On August 10, 2022, the U.S. Food and Drug Administration (FDA) announced the granting of standard approval to Tabrecta (carmatinib) for the treatment of adult metastatic non-small cell lung cancer (NSCLC) with a mutation causing mesenchymal-epithelial transition (MET) exon 14 skipping, as detected by an FDA-approved test.
Previous accelerated approval for this indication was based on the initial overall response rate (ORR) and duration of response (DOR) in the phase 2 GEOMETRYmono-1 study (NCT02414139).
The conversion to standard approval is based on data from an additional 63 adult patients with confirmed MET exon 14 skipping metastatic NSCLC followed for 22 months.
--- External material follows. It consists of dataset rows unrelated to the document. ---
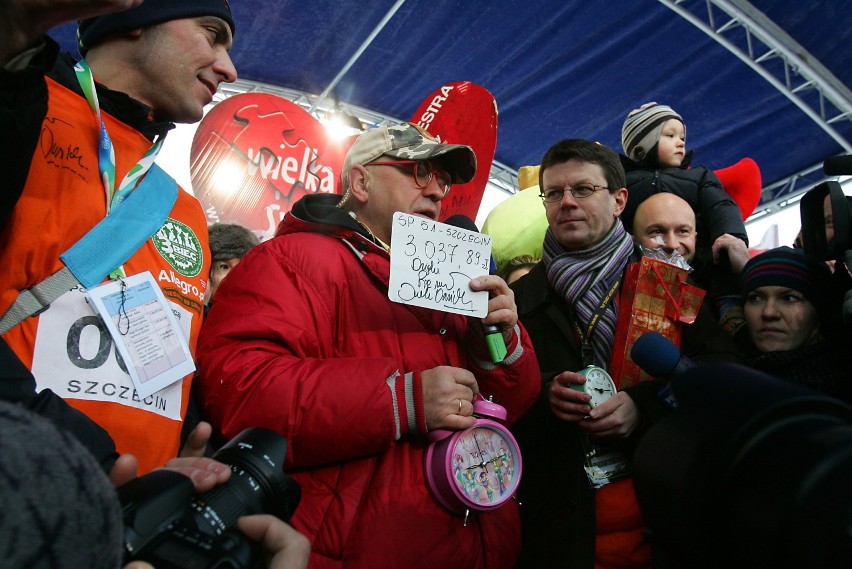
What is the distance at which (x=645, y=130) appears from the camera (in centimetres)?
261

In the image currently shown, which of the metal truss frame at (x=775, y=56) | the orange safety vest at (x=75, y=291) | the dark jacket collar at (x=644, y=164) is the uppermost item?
the metal truss frame at (x=775, y=56)

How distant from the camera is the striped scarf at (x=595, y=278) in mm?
1816

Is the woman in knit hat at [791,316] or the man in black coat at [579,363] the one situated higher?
the woman in knit hat at [791,316]

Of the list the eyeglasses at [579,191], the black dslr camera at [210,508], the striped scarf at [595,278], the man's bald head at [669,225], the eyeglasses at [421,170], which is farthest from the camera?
the man's bald head at [669,225]

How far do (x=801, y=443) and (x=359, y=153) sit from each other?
1424 mm

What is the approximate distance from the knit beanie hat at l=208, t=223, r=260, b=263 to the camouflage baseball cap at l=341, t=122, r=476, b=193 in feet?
3.63

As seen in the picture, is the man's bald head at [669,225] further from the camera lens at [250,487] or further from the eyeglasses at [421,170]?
the camera lens at [250,487]

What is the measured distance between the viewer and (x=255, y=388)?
1.21 metres

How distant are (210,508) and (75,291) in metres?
0.60

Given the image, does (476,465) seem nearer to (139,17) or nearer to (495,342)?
(495,342)

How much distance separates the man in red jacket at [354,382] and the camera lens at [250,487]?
1.07 ft

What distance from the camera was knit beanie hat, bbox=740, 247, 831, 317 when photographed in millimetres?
1816

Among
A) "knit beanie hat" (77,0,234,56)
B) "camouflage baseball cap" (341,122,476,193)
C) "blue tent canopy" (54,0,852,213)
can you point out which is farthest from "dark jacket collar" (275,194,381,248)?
"blue tent canopy" (54,0,852,213)

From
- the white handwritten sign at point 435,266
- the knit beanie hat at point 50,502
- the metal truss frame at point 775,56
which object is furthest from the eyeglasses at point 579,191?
the metal truss frame at point 775,56
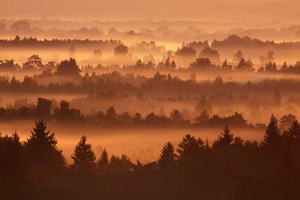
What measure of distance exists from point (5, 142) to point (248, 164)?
30.7 metres

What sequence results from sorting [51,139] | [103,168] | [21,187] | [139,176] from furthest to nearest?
[103,168] < [51,139] < [139,176] < [21,187]

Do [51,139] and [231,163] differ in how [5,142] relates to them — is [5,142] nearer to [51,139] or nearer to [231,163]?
[51,139]

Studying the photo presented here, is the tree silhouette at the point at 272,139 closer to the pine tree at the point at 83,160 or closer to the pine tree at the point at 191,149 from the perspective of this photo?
the pine tree at the point at 191,149

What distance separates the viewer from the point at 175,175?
11619 cm

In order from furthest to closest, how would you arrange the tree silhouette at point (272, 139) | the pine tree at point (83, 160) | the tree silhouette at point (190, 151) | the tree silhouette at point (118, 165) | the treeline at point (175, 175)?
1. the tree silhouette at point (118, 165)
2. the pine tree at point (83, 160)
3. the tree silhouette at point (190, 151)
4. the tree silhouette at point (272, 139)
5. the treeline at point (175, 175)

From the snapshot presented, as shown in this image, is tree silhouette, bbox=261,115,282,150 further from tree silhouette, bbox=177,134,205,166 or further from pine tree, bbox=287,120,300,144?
tree silhouette, bbox=177,134,205,166

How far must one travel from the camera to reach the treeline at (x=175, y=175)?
102 m

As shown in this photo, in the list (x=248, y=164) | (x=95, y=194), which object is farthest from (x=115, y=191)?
(x=248, y=164)

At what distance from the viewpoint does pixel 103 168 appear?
148375mm

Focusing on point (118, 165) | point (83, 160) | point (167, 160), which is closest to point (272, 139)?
point (167, 160)

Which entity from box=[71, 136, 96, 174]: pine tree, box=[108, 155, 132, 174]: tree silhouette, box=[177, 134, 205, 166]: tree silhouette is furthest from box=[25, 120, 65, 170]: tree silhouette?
box=[177, 134, 205, 166]: tree silhouette

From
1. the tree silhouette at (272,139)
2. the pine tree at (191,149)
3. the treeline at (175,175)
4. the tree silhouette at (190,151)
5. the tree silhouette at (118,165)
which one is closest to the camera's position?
the treeline at (175,175)

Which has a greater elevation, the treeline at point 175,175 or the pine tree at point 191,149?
the pine tree at point 191,149

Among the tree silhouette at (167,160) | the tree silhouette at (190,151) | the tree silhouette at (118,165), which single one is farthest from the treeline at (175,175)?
the tree silhouette at (118,165)
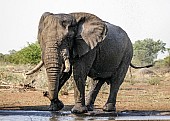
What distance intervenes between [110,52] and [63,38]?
2.12 meters

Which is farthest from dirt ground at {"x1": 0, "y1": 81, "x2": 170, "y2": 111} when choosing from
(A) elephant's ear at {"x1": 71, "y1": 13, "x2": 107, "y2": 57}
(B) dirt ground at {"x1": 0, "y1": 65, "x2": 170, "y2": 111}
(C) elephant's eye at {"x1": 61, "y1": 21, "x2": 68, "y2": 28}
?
(C) elephant's eye at {"x1": 61, "y1": 21, "x2": 68, "y2": 28}

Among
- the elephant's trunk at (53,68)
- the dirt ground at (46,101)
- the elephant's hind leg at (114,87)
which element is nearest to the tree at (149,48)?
the dirt ground at (46,101)

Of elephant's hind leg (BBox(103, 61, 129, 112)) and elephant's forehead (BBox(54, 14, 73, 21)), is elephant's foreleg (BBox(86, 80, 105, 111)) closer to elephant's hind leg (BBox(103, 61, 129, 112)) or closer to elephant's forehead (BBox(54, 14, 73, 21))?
elephant's hind leg (BBox(103, 61, 129, 112))

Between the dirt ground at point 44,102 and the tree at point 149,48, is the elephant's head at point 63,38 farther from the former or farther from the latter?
the tree at point 149,48

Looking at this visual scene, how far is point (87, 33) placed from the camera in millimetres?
11883

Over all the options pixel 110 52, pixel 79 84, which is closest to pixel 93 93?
pixel 110 52

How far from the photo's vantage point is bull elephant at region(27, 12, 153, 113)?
1072 centimetres

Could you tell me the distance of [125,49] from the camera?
13.9 metres

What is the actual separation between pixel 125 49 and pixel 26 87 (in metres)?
9.81

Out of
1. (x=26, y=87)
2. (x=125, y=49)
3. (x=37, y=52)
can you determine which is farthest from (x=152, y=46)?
(x=125, y=49)

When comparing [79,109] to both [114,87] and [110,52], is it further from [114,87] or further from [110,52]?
[114,87]

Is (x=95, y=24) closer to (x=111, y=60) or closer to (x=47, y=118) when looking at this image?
(x=111, y=60)

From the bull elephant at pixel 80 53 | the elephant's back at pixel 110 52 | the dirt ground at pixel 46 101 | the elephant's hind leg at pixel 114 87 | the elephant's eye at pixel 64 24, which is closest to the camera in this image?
the bull elephant at pixel 80 53

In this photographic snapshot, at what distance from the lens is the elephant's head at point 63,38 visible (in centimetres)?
1059
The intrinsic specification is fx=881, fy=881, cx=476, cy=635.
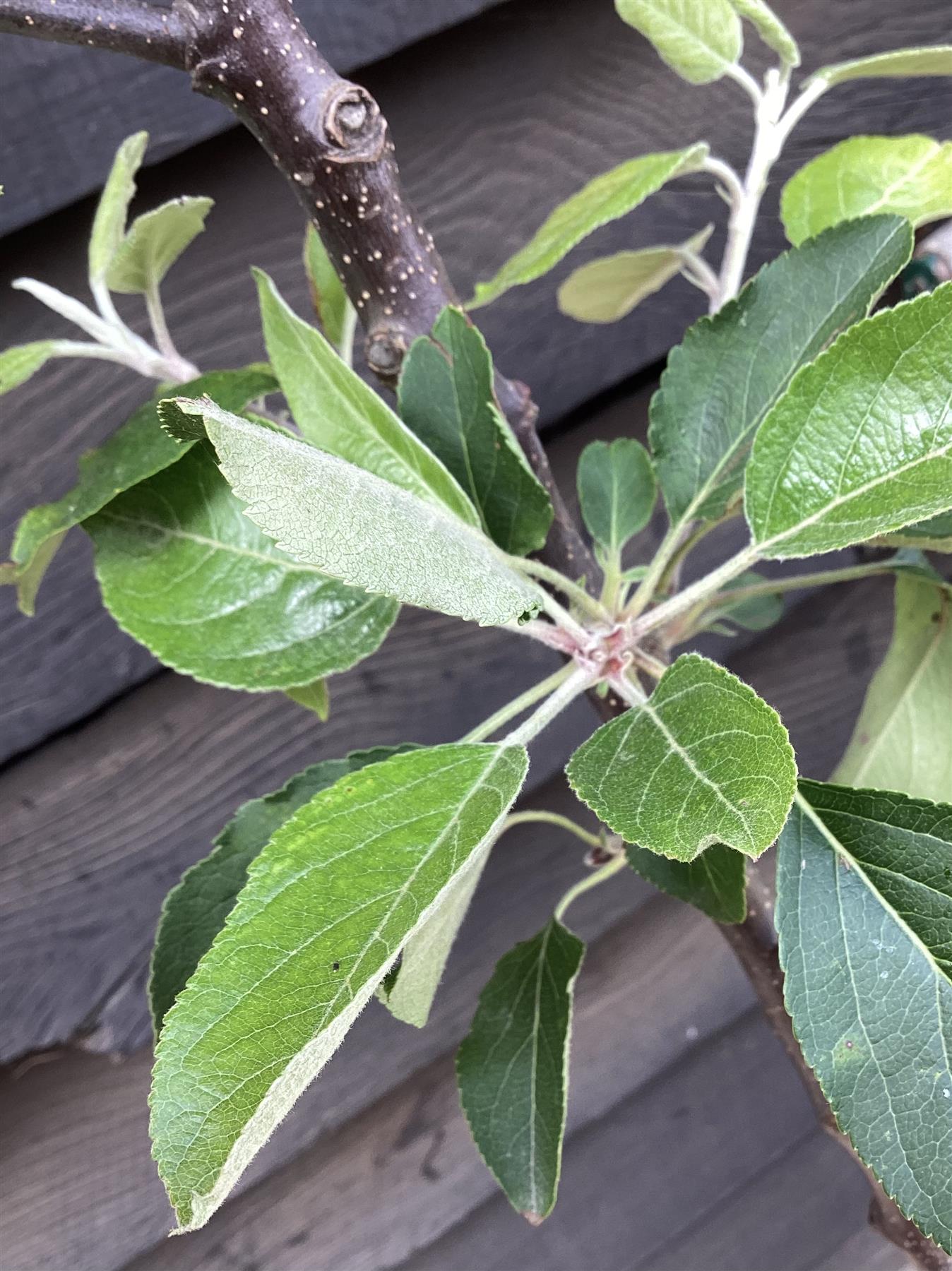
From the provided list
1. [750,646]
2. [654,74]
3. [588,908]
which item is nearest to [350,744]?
[588,908]

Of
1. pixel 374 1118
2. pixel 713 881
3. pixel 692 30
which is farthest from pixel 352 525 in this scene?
pixel 374 1118

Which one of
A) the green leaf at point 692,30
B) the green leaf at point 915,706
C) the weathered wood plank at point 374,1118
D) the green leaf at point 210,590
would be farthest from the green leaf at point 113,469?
the weathered wood plank at point 374,1118

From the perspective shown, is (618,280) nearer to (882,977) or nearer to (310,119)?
(310,119)

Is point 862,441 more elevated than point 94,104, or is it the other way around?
point 94,104

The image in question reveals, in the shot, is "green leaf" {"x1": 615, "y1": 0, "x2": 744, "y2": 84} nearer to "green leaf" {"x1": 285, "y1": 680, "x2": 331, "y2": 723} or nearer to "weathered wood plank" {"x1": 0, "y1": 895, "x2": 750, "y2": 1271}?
"green leaf" {"x1": 285, "y1": 680, "x2": 331, "y2": 723}

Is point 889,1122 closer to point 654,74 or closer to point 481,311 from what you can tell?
point 481,311

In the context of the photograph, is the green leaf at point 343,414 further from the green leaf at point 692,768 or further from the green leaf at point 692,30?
the green leaf at point 692,30
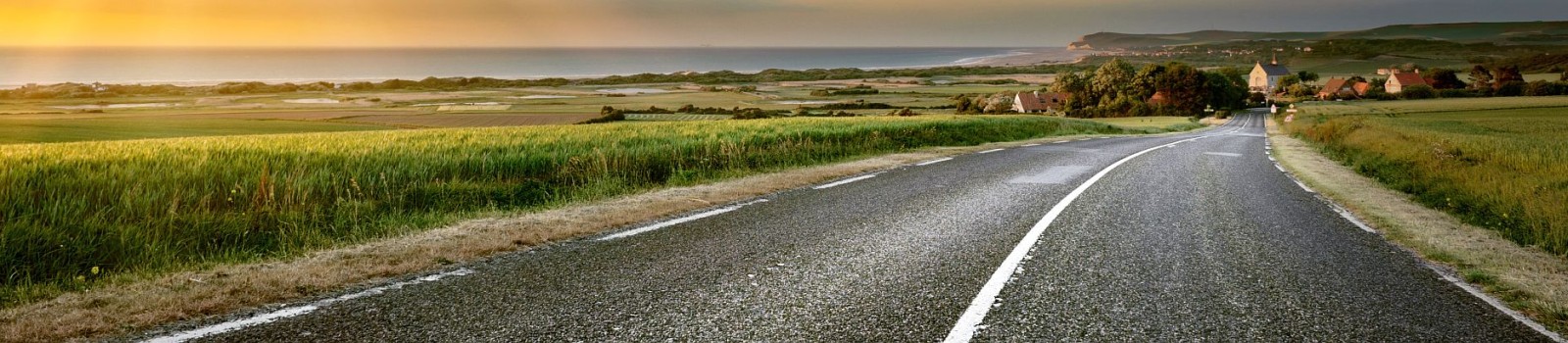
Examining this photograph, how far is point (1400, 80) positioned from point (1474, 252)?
14349 cm

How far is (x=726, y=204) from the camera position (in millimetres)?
9914

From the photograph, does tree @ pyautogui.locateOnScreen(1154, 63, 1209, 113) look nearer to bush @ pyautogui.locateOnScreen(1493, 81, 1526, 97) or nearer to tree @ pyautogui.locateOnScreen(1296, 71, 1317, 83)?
bush @ pyautogui.locateOnScreen(1493, 81, 1526, 97)

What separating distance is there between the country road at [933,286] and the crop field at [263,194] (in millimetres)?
2309

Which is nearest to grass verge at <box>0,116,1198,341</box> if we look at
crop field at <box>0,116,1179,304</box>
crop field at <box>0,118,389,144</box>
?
crop field at <box>0,116,1179,304</box>

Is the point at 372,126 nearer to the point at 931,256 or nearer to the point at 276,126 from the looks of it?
the point at 276,126

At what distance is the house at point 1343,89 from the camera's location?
11400 cm

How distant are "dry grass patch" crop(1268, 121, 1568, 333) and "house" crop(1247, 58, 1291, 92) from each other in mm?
173415

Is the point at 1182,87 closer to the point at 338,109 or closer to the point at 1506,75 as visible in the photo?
the point at 1506,75

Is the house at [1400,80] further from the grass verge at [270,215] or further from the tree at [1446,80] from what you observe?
the grass verge at [270,215]

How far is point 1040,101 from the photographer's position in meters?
108

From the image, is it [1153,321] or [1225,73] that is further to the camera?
[1225,73]

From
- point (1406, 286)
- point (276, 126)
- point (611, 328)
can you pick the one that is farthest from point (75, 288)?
point (276, 126)

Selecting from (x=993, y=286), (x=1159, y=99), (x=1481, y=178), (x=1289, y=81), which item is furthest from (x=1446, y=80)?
(x=993, y=286)

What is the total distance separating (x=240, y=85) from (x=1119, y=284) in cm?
8011
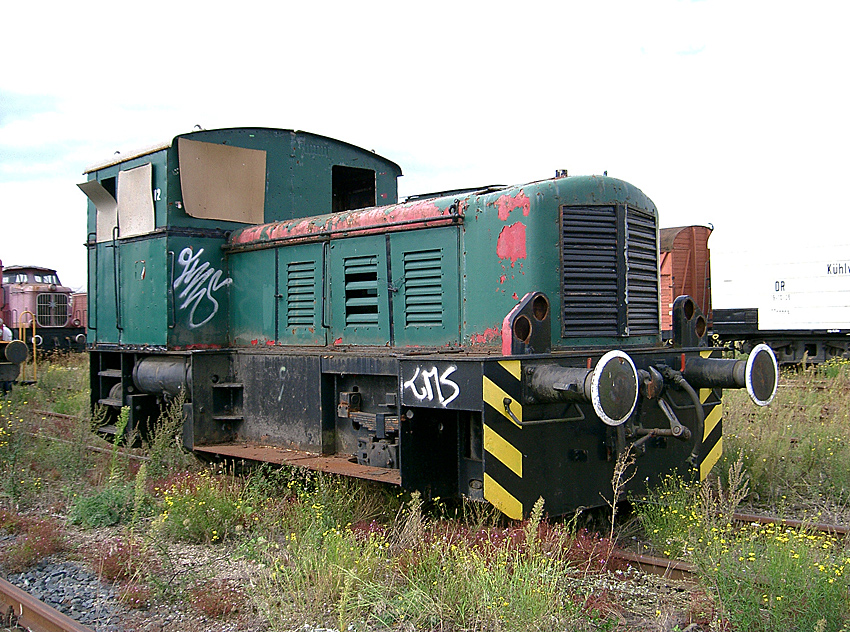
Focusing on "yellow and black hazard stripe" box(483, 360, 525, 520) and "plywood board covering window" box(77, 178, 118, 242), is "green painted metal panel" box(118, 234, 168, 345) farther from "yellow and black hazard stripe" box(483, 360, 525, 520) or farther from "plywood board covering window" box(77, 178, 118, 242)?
"yellow and black hazard stripe" box(483, 360, 525, 520)

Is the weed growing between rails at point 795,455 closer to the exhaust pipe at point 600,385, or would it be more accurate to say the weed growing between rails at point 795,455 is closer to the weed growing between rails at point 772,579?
the weed growing between rails at point 772,579

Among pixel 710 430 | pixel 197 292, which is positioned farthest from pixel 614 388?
pixel 197 292

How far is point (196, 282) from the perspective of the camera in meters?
7.52

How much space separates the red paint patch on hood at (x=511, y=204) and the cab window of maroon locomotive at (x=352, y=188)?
3.18 meters

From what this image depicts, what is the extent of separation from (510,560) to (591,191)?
2646mm

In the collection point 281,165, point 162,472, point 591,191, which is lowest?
point 162,472

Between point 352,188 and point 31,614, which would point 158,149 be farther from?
point 31,614

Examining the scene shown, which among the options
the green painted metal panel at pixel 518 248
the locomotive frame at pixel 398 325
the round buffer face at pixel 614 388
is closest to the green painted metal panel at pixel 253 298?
the locomotive frame at pixel 398 325

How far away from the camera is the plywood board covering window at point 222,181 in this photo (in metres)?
7.41

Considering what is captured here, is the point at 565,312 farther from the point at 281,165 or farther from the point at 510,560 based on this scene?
the point at 281,165

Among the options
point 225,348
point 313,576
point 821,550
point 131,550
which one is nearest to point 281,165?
point 225,348

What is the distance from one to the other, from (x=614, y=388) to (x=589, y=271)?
118 cm

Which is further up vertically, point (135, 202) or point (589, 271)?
point (135, 202)

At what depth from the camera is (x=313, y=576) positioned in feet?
13.1
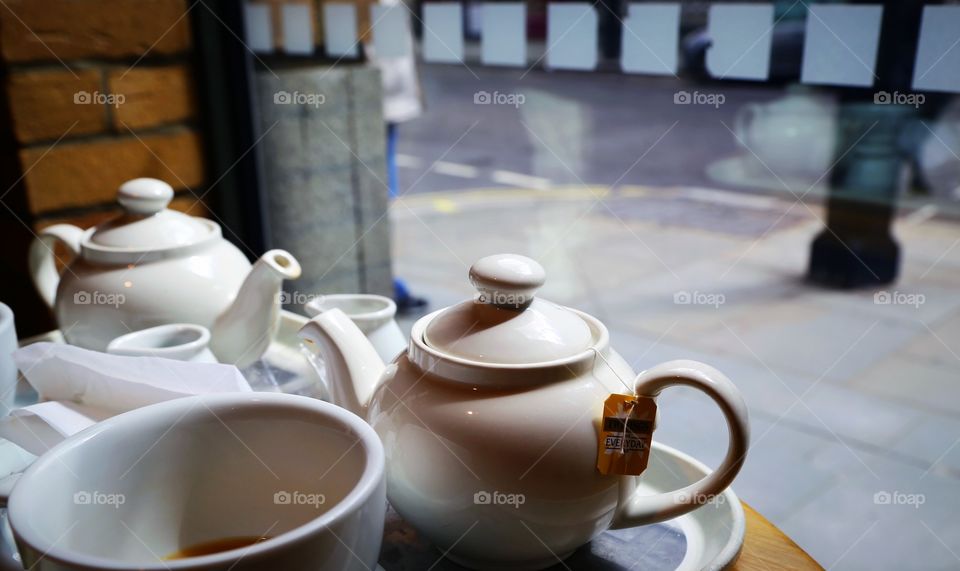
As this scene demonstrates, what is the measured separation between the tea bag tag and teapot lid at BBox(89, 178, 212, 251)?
51 cm

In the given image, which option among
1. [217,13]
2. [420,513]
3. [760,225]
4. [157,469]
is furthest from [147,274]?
[760,225]

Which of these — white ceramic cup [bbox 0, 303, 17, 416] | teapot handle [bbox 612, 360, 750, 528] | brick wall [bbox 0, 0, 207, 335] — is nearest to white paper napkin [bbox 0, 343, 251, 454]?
white ceramic cup [bbox 0, 303, 17, 416]

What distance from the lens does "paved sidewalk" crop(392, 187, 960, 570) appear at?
1497 mm

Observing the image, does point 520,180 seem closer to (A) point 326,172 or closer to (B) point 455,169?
(B) point 455,169

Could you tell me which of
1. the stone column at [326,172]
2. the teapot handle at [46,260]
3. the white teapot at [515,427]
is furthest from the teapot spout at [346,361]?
the stone column at [326,172]

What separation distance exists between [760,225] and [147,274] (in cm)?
311

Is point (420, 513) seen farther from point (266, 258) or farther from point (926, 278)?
point (926, 278)

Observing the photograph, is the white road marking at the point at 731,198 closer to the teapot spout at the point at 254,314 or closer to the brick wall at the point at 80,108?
the brick wall at the point at 80,108

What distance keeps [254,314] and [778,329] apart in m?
1.83

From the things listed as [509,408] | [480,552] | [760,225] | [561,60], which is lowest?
[760,225]

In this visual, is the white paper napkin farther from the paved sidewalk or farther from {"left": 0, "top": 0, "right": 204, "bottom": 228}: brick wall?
the paved sidewalk

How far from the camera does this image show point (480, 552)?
1.75 ft

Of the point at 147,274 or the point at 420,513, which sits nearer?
the point at 420,513

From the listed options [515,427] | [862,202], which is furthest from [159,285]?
[862,202]
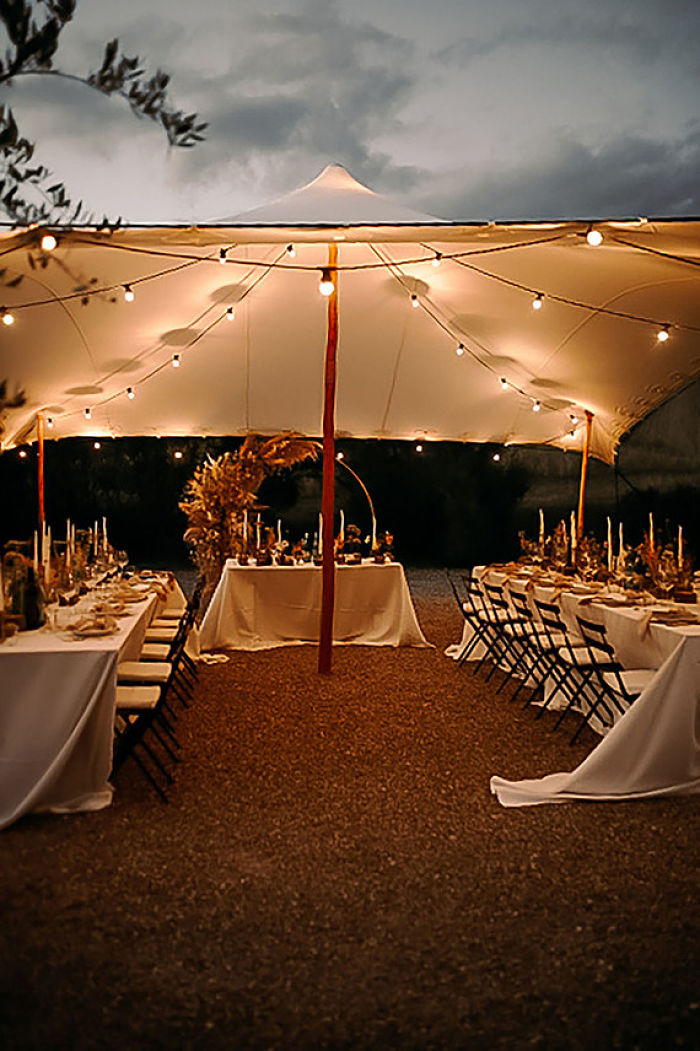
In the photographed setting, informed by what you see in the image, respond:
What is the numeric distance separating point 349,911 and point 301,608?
19.5 ft

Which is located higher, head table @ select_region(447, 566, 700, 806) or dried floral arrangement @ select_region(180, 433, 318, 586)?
dried floral arrangement @ select_region(180, 433, 318, 586)

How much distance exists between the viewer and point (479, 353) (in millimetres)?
9727

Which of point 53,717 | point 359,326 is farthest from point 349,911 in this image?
point 359,326

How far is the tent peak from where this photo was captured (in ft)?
20.4

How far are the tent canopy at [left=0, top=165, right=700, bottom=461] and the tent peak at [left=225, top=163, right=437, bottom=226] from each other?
30 mm

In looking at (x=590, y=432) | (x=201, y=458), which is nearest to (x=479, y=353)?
(x=590, y=432)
Patients receive Tabrecta 400 mg orally twice daily until disease progression or unacceptable toxicity.
Results showed that in 60 treatment-naïve patients, the ORR was 68% (95% CI, 55–80), with 5% achieving complete response (CR) and 63% achieving partial response (PR). The median duration of response (DOR) was 16.6 months (95% CI, 8.4–22.1); 49% of patients experienced a DOR lasting at least 12 months.
In 100 previously treated patients, the ORR was 44% (95% CI, 34–54); 44% of patients had a partial response. The median DOR was 9.7 months (95% CI, 5.6–13); 36% of patients experienced a DOR lasting at least 12 months.
The most common adverse reactions to Tabrecta were edema, nausea, musculoskeletal pain, fatigue, vomiting, dyspnea, cough, and decreased appetite.